• [BAGIAN DOKUMEN]:
• • •

Sebenarnya, perdebatan mengenai perlu tidaknya Ujian
Nasional (UN) sebenarnya sudah tidak begitu relevan, mengingat walaupun
Mahkamah Agung sudah menganulir, namun Pemerintah tetap bersikeras
menjalankannya. Untuk menjalankan UN tersebut pemerintah berpijak pada beberapa
aturan hukum yang ada yaitu UU nomor 20 tahun 2003 tentang Sistem Pendidikan
Nasional (Sisdiknas), Peraturan Pemerintah Nomor 19 tahun 2005 tentang Standar
Nasional Pendidikan (SNP), serta beberapa Permendiknas sebagai bentuk
penjabaran peraturan di atasnya seperti Peraturan Menteri Pendidikan Nasional
Republik Indonesia Nomor 20 Tahun 2007 Tentang Standar Penilaian Pendidikan.
Dalam standar penilaian pendidikan disebutkan tentang
adanya tiga macam penilaian yaitu pertama penilaian oleh pendidik yang
dilakukan oleh Guru yang mengajar bidang studi yang bersangkutan atau guru kelas
yang diampu kemudian dikenal dengan ulangan harian termasuk yang ulangan yang
dikoordinasikan oleh lembaga/Sekolah yang dikenal dengan ulangan tengah
semester, ulangan akhir semester dan ulangan kenaikan kelas. Kedua adalah
Penilaian yang dilakukan oleh satuan pendidikan yaitu Ujian Sekolah, dan ketiga
adalah penilaian yang dilakukan oleh Pemerintah terhadap hasil pembelajaran
yang dilakukan oleh satuan pendidikan kepada perserta didik yang dikenal dengan
Ujian Nasional (UN). Sehingga UN merupakan harga mati yang harus dilakukan oleh
pemerintah sebagai wujud tanggung jawab pelaksana Undang-undang di bidang
pendidikan di republik ini. Dan, jika pemerintah tidak menyelenggarakan UN
justru bisa dianggap melanggar undang-undang.

• • •

• [ENTRI TERSIMPAN]:
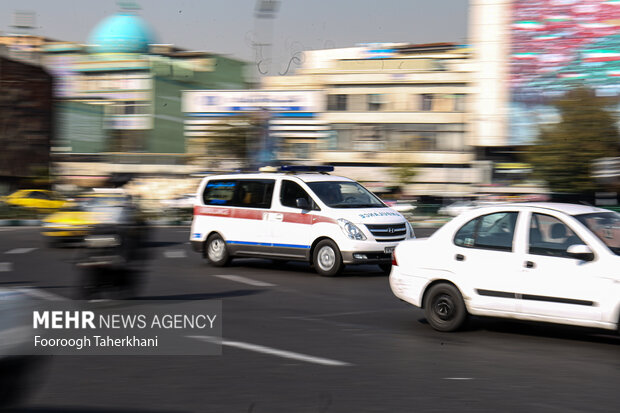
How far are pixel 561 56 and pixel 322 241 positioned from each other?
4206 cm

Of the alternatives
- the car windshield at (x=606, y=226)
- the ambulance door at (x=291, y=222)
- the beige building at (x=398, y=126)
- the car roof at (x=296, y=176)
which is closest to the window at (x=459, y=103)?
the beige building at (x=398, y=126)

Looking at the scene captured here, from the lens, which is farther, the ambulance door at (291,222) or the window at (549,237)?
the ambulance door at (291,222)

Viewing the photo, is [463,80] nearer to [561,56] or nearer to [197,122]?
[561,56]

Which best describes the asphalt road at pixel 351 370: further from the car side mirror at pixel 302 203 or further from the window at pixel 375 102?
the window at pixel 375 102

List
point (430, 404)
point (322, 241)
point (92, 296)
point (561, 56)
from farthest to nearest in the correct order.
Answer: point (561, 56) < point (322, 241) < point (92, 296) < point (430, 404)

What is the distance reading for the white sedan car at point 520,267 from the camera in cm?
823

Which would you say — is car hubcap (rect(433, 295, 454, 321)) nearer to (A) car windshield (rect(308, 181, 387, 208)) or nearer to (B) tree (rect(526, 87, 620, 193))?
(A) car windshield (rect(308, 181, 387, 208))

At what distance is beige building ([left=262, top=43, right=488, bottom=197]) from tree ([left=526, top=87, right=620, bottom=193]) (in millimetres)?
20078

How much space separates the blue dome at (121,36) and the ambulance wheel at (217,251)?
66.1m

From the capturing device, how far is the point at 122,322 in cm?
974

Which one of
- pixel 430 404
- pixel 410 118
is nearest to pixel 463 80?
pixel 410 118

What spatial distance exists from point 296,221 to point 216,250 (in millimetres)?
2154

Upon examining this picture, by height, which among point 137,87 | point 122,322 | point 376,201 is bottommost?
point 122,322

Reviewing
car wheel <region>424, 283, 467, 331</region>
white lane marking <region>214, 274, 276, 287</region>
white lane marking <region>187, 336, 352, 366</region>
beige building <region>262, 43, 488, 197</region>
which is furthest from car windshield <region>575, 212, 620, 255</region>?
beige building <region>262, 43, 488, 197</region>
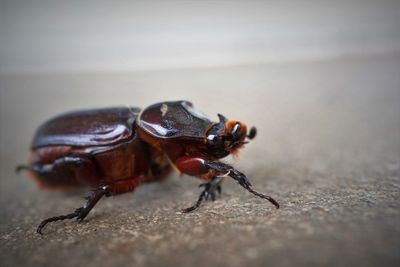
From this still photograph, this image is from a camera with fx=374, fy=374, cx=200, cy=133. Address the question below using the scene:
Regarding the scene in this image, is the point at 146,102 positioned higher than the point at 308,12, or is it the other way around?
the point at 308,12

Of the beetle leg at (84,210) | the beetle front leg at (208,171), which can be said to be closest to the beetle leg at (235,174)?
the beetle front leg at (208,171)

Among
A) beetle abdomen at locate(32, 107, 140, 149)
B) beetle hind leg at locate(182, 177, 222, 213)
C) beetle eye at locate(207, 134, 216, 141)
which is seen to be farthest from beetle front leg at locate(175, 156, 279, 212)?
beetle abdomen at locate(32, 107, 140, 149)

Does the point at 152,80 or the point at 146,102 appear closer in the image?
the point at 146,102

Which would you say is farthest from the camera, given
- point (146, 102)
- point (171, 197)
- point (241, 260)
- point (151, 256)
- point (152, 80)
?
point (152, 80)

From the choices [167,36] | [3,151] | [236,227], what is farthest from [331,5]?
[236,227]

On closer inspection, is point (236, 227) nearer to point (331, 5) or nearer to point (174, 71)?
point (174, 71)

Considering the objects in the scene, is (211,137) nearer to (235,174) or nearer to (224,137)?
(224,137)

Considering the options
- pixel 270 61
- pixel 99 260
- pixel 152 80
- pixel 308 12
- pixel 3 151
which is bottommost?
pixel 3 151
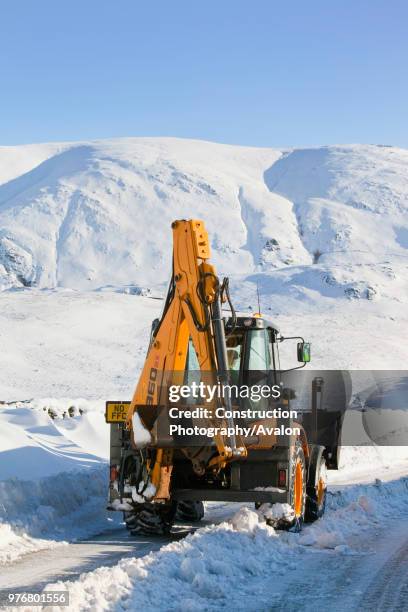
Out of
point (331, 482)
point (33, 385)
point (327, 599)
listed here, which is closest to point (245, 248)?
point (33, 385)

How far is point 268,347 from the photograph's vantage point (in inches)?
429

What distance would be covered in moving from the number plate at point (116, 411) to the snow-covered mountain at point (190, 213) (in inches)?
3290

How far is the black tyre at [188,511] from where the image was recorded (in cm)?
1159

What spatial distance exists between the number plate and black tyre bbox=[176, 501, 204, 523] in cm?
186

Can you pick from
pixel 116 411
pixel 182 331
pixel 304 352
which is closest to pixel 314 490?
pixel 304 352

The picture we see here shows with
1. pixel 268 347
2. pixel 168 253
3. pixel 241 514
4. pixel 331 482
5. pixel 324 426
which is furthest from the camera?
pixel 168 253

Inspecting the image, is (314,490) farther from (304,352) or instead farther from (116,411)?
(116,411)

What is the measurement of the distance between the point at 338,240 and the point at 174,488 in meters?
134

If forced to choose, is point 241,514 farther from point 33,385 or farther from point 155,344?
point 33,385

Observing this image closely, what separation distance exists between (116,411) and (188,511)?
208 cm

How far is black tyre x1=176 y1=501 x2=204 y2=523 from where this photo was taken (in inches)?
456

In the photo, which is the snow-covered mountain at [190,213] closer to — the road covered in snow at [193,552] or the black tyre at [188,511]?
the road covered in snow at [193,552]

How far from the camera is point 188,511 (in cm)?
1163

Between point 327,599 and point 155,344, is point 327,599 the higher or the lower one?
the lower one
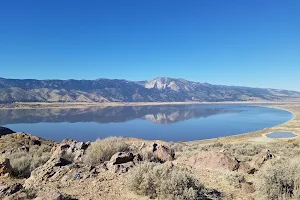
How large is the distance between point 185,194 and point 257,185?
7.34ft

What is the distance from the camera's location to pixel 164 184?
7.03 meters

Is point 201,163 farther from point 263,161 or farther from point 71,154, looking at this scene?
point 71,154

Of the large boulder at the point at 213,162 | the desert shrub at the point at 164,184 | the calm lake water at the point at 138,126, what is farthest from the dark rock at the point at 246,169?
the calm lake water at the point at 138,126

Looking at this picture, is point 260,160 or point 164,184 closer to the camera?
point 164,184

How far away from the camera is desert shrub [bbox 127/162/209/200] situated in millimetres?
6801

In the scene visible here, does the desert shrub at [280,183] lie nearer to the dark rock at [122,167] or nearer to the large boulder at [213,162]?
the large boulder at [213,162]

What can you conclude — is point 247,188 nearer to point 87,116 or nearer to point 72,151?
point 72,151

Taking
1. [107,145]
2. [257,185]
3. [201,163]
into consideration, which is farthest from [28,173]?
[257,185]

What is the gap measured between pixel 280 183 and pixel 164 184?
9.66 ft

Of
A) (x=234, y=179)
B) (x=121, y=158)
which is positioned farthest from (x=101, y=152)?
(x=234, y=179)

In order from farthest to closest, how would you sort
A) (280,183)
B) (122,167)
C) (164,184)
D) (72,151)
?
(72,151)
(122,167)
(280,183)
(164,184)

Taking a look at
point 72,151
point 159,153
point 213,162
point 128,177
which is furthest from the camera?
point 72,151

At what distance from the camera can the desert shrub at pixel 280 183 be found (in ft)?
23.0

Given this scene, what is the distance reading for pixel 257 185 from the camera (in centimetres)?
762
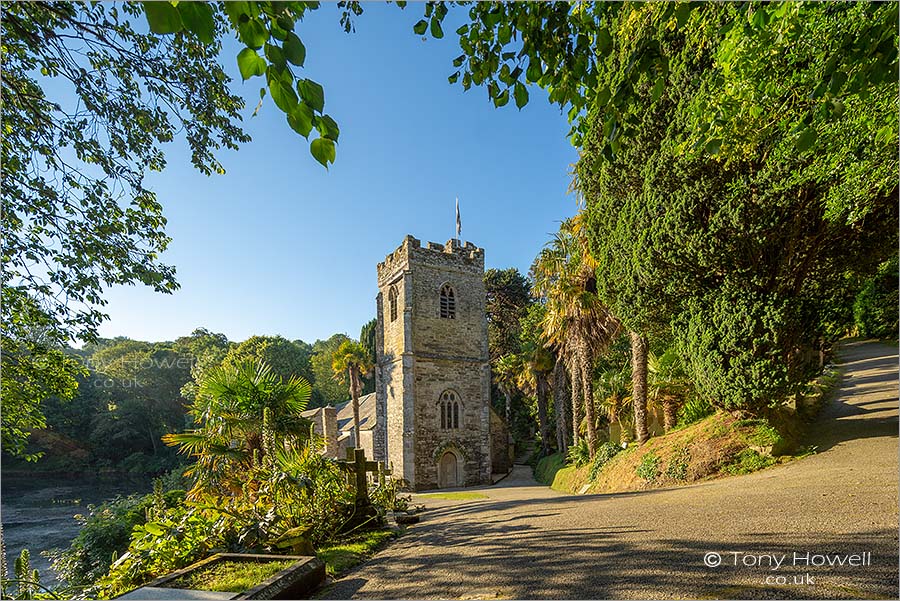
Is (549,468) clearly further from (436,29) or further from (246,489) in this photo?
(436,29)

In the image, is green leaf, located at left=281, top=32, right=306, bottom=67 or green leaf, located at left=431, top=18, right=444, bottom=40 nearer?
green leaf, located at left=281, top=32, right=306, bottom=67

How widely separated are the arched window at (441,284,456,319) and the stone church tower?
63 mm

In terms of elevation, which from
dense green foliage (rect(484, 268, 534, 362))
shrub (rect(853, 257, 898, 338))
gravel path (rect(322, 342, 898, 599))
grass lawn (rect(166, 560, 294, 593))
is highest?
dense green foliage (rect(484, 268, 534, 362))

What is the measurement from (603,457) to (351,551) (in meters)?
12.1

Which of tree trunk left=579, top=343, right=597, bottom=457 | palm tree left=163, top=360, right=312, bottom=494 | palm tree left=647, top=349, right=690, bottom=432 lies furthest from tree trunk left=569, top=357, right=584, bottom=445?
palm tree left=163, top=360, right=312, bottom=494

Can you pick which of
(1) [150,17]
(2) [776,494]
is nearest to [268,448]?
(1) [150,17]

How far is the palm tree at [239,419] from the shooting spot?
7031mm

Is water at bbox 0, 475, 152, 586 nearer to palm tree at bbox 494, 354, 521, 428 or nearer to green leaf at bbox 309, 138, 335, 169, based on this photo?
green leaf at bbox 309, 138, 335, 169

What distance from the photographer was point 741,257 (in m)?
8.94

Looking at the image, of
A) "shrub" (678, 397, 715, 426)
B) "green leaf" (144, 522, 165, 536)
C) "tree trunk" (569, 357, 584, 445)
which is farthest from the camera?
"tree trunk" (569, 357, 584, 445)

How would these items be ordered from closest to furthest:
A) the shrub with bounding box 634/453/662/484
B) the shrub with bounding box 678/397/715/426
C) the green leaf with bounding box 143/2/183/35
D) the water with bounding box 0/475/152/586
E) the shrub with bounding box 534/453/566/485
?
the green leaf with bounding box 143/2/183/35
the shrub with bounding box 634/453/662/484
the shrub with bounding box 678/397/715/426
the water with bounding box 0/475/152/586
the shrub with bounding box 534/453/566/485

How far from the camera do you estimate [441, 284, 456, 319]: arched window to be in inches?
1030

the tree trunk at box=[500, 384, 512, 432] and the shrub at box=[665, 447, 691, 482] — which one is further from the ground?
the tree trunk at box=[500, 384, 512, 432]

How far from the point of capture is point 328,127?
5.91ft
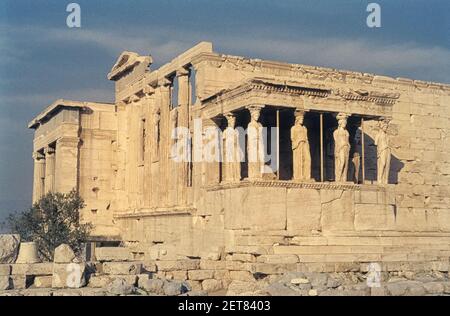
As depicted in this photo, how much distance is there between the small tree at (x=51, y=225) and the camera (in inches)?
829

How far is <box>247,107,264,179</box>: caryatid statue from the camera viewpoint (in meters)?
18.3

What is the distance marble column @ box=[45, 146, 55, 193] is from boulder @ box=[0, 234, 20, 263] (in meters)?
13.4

• • •

• [TUGAS ANDA]: Tolong tulis ulang bagian teks tentang Ujian Nasional mulai dari "Sebenarnya, perdebatan mengenai" dan berakhir pada "Standar Penilaian Pendidikan.", dengan "Mahkamah Agung" diganti menjadi "lembaga peradilan tertinggi".

• [JAWABAN YANG DIHARAPKAN]:
Sebenarnya, perdebatan mengenai perlu tidaknya Ujian
Nasional (UN) sebenarnya sudah tidak begitu relevan, mengingat walaupun
lembaga peradilan tertinggi sudah menganulir, namun Pemerintah tetap bersikeras
menjalankannya. Untuk menjalankan UN tersebut pemerintah berpijak pada beberapa
aturan hukum yang ada yaitu UU nomor 20 tahun 2003 tentang Sistem Pendidikan
Nasional (Sisdiknas), Peraturan Pemerintah Nomor 19 tahun 2005 tentang Standar
Nasional Pendidikan (SNP), serta beberapa Permendiknas sebagai bentuk
penjabaran peraturan di atasnya seperti Peraturan Menteri Pendidikan Nasional
Republik Indonesia Nomor 20 Tahun 2007 Tentang Standar Penilaian Pendidikan.